* **PROBLEMS TO SOLVE**:
- 1) From the Jhanjha passage, reproduce word for word the portion starting with "Jhanjha was Shilahara" and going on through "Pvt Ltd, Calcutta.".
- 2) Answer these questions using the Jhanjha passage:
(a) During which years did Jhanjha rule?
(b) How many temples of Shiva is he said to have built?
(c) Whom did his daughter Lasthiyavva marry?

Jhanjha was Shilahara  ruler of north Konkan branch from 910 CE – 930 CE.

Vappuvanna  was followed by Jhanjha . He is mentioned by Al-Masudi as ruling over Samur (i.e., Chaul in the Kolaba district) in 916 CE. He was a very devout Shaiva. He is said to have built twelve temples of Shiva and named them after himself. According to an unpublished copper-plate in the possession of Pandit Bhagwanlal, Jhanjha had a daughter named Lasthiyavva who was married to Bhillam, the fourth king of the Chandor .(Dept. Gazetteer: 2002)

See also
 Shilahara

References
 Bhandarkar R.G. (1957): Early History of Deccan, Sushil Gupta (I) Pvt Ltd, Calcutta.

Data listing

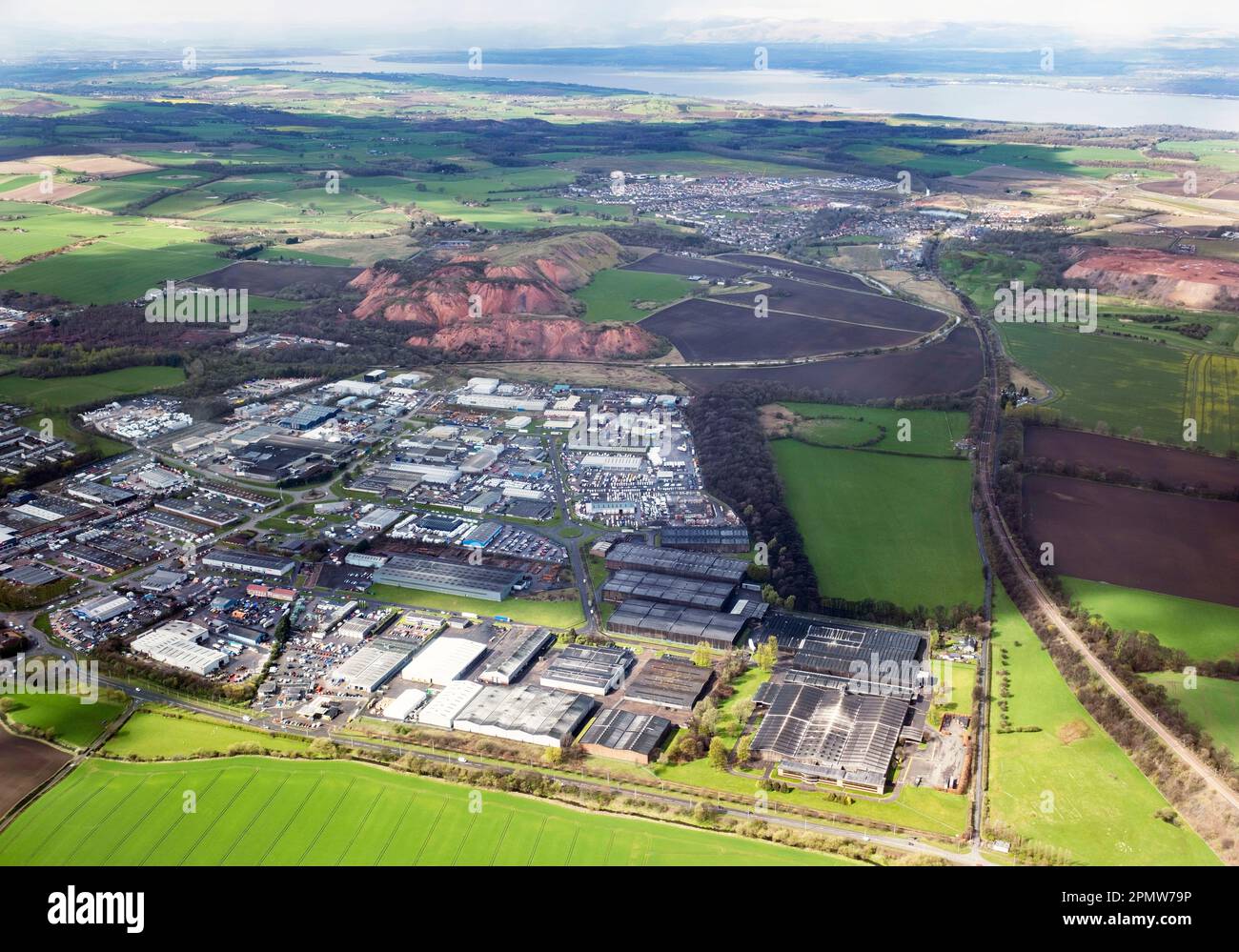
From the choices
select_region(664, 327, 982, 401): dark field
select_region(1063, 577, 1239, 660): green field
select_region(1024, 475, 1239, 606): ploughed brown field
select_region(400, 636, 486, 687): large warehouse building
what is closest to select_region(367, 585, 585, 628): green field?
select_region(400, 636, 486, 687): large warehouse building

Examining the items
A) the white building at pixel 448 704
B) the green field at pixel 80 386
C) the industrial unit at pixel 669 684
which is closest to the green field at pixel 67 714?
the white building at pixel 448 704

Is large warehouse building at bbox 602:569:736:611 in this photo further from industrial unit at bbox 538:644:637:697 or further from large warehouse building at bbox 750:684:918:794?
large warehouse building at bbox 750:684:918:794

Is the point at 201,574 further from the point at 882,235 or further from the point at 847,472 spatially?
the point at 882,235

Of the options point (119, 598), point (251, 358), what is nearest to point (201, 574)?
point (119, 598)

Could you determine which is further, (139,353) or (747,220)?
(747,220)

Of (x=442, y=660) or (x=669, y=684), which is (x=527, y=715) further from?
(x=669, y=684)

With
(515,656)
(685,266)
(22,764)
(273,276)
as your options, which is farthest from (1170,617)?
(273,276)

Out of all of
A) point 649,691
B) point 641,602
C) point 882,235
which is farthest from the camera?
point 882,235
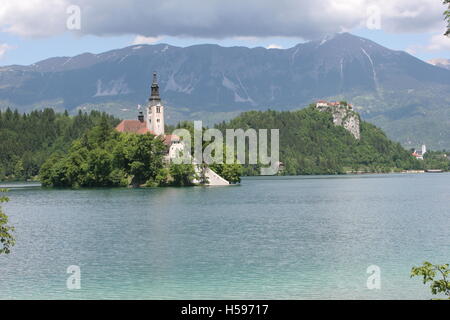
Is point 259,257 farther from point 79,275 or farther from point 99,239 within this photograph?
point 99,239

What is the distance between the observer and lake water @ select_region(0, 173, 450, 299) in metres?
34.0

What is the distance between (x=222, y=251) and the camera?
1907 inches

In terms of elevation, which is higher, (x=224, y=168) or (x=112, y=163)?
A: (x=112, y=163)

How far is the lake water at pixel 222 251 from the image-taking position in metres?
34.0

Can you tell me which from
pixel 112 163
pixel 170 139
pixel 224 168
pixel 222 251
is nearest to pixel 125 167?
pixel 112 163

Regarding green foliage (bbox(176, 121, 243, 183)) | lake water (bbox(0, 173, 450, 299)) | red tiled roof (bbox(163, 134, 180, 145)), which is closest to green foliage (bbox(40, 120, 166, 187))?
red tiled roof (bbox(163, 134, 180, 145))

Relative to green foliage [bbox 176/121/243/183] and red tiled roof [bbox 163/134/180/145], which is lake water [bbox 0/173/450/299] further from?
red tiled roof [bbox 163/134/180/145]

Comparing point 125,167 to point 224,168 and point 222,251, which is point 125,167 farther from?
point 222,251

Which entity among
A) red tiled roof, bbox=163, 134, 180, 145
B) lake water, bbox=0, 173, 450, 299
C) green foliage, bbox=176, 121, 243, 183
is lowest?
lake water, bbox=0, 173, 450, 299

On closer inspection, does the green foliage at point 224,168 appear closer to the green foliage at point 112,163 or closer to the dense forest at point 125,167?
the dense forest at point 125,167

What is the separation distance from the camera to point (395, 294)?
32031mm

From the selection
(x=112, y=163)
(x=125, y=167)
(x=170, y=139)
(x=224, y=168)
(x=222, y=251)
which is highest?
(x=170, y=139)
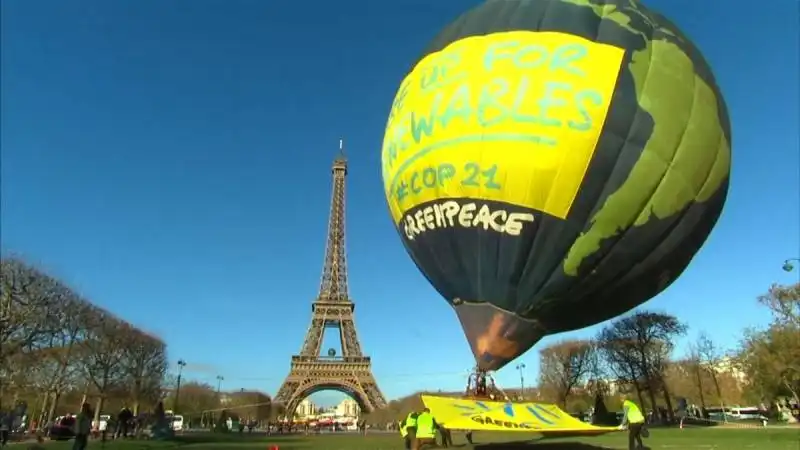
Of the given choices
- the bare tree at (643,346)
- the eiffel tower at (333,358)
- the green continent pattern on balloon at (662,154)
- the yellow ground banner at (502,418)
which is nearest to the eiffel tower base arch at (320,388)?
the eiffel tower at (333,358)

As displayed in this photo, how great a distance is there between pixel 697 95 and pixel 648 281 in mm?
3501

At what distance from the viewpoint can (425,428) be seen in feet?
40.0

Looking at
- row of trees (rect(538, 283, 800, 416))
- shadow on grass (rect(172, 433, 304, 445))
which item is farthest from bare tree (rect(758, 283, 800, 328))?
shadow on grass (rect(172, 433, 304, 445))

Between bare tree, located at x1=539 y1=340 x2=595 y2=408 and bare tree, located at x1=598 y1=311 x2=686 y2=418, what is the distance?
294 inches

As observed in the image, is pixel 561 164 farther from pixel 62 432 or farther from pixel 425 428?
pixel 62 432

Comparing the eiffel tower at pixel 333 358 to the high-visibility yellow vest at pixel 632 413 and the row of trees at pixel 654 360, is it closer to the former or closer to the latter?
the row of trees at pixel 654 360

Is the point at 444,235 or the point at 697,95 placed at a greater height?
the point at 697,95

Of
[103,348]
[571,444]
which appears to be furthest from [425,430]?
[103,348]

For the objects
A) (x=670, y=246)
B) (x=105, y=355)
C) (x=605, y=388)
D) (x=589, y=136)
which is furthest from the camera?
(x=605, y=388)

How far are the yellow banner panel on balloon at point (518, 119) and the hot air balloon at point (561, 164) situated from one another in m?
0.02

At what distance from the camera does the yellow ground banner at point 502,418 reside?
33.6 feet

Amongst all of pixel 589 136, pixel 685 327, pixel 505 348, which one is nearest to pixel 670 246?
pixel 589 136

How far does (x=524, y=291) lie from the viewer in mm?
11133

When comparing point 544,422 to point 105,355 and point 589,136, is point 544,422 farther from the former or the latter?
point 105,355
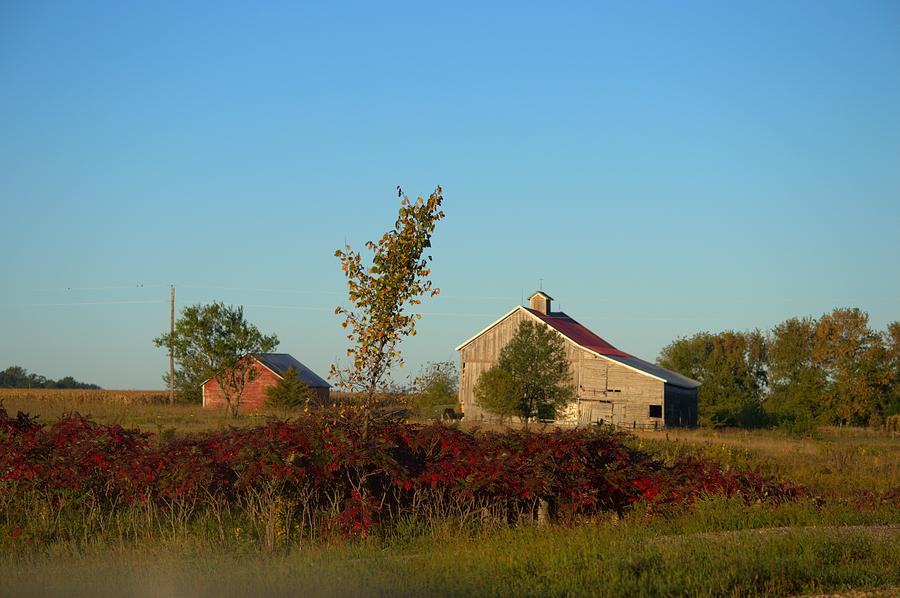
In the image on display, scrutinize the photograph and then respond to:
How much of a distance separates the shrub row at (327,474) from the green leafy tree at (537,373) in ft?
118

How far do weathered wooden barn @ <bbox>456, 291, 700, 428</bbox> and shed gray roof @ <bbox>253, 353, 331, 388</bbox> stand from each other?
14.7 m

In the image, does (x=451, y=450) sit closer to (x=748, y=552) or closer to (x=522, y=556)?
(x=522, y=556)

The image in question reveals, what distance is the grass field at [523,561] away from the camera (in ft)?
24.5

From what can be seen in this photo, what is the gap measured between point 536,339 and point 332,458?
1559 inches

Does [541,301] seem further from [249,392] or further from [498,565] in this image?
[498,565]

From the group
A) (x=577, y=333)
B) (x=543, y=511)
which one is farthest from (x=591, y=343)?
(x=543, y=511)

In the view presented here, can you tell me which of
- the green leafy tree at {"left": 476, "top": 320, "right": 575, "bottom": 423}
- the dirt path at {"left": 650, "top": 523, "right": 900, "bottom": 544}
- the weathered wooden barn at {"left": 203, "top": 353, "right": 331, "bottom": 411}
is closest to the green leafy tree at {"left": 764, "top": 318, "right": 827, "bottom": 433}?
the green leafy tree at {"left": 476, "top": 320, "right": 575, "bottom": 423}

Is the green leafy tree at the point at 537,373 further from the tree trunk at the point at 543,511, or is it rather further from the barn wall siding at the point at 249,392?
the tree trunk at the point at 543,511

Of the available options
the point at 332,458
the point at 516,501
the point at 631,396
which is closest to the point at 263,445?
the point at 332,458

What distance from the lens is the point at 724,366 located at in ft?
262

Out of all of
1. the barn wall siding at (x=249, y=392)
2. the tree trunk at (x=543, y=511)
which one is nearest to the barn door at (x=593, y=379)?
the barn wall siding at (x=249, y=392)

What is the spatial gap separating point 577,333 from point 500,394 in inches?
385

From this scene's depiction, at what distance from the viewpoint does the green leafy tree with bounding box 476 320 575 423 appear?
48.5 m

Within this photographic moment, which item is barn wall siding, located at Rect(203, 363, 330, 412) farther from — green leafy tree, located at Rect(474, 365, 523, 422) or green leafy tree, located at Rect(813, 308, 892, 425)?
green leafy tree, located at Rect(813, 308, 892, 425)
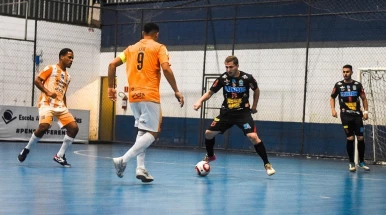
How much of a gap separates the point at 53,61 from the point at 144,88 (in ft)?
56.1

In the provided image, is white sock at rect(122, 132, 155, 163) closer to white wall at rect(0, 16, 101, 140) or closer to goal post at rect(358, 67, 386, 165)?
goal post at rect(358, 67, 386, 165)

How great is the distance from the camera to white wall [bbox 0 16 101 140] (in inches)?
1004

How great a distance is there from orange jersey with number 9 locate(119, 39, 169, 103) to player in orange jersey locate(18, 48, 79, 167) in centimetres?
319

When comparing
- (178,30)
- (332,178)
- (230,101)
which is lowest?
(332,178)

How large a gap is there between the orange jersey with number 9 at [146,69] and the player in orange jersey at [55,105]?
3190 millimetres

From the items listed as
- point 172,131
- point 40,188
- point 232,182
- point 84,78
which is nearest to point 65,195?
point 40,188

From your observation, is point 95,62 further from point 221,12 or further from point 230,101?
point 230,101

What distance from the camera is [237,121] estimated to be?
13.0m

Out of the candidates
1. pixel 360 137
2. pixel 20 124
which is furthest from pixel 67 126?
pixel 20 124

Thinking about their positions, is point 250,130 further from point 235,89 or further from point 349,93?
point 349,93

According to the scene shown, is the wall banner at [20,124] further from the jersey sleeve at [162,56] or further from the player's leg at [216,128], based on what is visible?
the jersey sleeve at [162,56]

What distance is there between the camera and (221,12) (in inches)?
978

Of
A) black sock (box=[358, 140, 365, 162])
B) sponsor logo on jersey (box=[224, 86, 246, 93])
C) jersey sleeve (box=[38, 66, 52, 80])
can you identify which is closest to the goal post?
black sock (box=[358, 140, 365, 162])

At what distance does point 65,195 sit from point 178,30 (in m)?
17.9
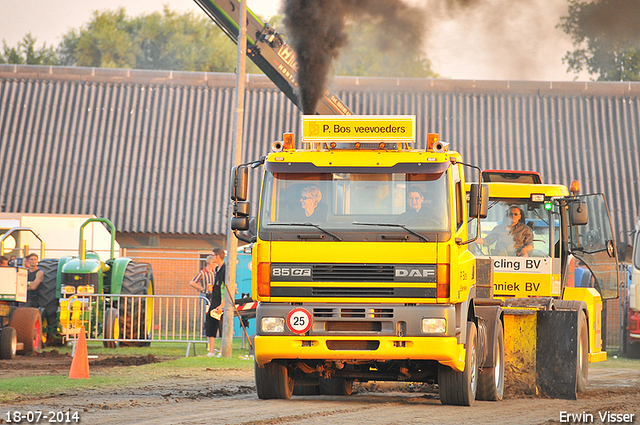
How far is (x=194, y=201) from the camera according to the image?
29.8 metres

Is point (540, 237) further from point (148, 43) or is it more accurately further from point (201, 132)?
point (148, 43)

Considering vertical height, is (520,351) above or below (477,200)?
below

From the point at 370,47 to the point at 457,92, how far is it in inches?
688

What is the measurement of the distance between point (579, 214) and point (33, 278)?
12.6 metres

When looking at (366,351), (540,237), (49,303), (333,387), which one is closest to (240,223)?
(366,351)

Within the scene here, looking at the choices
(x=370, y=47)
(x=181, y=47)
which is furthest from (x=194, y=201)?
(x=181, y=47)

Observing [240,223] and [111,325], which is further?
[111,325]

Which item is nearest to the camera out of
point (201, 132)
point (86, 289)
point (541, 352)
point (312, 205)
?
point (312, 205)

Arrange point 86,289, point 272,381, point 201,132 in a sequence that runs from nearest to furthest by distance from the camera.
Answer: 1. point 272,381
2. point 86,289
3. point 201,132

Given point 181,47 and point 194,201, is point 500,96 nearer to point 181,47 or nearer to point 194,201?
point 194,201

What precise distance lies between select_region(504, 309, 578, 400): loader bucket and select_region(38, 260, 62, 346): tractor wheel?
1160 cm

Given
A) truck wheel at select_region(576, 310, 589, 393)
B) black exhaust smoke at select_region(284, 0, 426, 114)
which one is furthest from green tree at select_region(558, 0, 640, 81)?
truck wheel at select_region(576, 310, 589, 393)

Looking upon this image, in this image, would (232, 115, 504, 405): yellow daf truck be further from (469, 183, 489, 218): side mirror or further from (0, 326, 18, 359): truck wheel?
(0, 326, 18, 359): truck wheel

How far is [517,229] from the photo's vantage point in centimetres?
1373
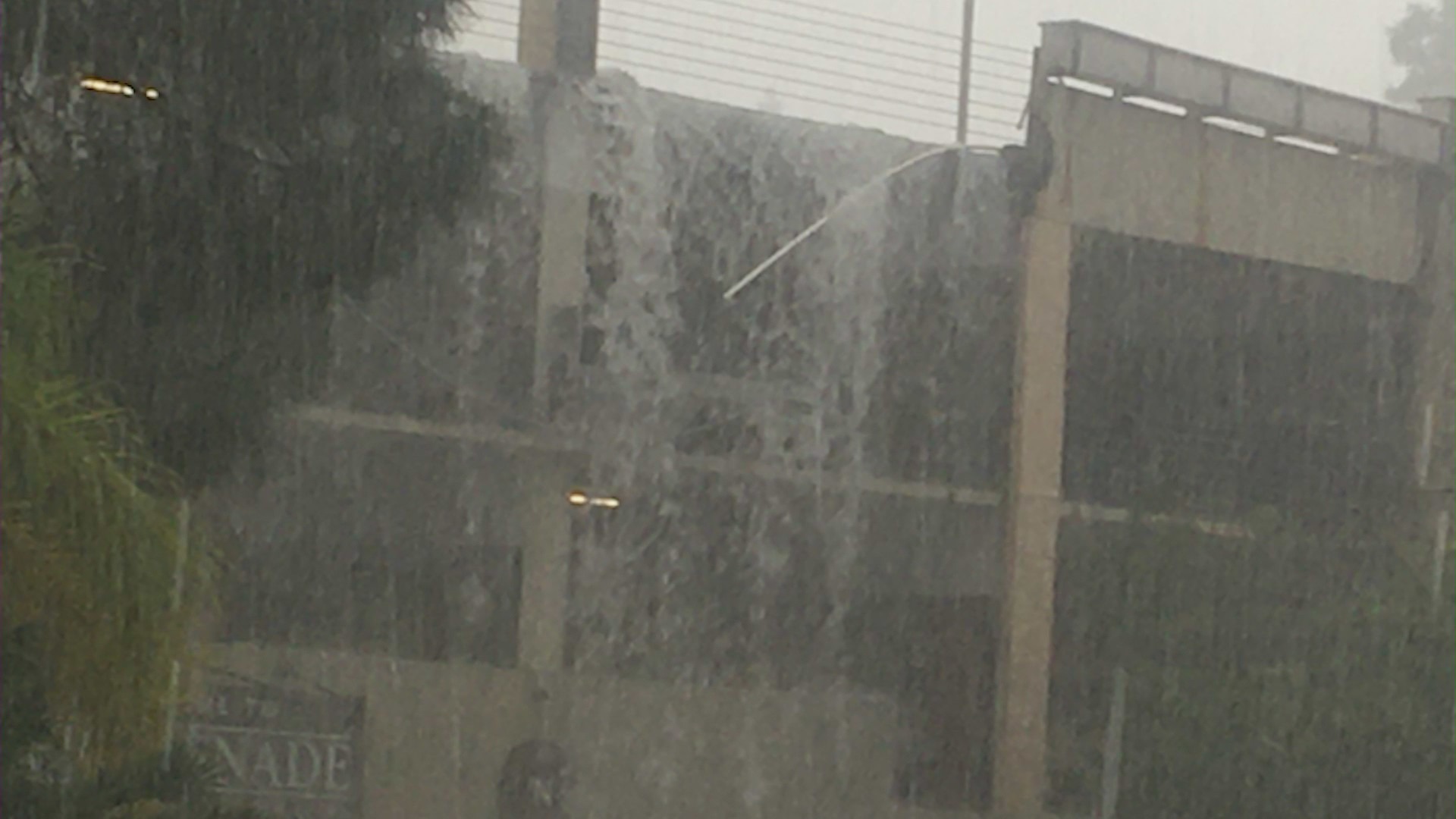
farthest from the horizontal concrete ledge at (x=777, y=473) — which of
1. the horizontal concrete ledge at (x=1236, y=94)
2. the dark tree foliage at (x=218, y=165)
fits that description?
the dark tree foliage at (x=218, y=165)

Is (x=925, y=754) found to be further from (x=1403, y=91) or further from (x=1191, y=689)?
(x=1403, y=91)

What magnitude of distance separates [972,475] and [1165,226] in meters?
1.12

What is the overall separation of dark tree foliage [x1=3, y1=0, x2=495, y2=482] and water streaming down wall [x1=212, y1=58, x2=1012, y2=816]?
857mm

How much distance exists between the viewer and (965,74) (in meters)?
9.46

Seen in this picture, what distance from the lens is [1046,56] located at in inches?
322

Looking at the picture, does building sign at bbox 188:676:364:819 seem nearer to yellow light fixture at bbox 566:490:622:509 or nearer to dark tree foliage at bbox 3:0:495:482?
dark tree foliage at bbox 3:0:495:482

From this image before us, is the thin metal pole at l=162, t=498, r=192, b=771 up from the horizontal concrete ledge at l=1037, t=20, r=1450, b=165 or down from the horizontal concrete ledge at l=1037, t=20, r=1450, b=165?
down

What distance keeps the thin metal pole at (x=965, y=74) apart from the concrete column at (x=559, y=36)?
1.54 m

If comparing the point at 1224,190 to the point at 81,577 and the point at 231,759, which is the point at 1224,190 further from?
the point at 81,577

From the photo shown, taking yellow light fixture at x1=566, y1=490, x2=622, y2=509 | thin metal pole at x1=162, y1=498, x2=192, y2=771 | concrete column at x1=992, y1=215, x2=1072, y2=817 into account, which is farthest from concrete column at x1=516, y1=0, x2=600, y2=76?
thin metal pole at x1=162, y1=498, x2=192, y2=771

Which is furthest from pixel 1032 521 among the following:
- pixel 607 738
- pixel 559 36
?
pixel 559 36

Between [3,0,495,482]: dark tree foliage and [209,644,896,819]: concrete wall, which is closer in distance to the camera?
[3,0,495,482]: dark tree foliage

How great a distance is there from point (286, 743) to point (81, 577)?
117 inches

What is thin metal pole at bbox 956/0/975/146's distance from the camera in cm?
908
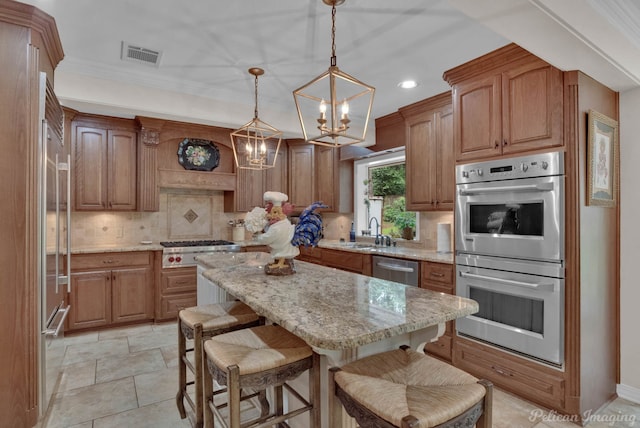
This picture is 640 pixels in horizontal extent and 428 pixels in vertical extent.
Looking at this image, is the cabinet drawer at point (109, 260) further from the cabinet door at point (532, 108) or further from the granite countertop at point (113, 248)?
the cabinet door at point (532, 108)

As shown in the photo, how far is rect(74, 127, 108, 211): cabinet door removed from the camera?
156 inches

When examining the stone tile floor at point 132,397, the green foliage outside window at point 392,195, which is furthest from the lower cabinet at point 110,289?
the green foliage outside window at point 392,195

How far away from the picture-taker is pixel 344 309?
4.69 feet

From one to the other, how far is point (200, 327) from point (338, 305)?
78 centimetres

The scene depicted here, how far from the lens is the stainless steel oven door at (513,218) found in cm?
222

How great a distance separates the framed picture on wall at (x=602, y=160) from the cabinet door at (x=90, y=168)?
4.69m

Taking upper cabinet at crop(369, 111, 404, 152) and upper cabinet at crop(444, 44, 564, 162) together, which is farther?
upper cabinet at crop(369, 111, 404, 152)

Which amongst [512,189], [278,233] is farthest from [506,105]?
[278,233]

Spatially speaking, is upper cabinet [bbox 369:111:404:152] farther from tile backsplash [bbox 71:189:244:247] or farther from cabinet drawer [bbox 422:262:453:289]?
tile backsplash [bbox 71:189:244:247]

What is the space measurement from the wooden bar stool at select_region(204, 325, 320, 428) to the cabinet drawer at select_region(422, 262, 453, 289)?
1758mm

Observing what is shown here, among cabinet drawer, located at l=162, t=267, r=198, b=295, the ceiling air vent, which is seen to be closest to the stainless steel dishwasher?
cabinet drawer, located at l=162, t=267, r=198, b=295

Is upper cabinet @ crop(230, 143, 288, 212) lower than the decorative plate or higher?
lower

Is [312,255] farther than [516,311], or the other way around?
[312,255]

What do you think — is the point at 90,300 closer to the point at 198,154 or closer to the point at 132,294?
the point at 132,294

* **WORKED ANSWERS**:
- 1)
Jhanjha was Shilahara  ruler of north Konkan branch from 910 CE – 930 CE.

Vappuvanna  was followed by Jhanjha . He is mentioned by Al-Masudi as ruling over Samur (i.e., Chaul in the Kolaba district) in 916 CE. He was a very devout Shaiva. He is said to have built twelve temples of Shiva and named them after himself. According to an unpublished copper-plate in the possession of Pandit Bhagwanlal, Jhanjha had a daughter named Lasthiyavva who was married to Bhillam, the fourth king of the Chandor .(Dept. Gazetteer: 2002)

See also
 Shilahara

References
 Bhandarkar R.G. (1957): Early History of Deccan, Sushil Gupta (I) Pvt Ltd, Calcutta.

- 2)
(a) 910 CE – 930 CE
(b) Twelve
(c) Bhillam, the fourth king of the Chandor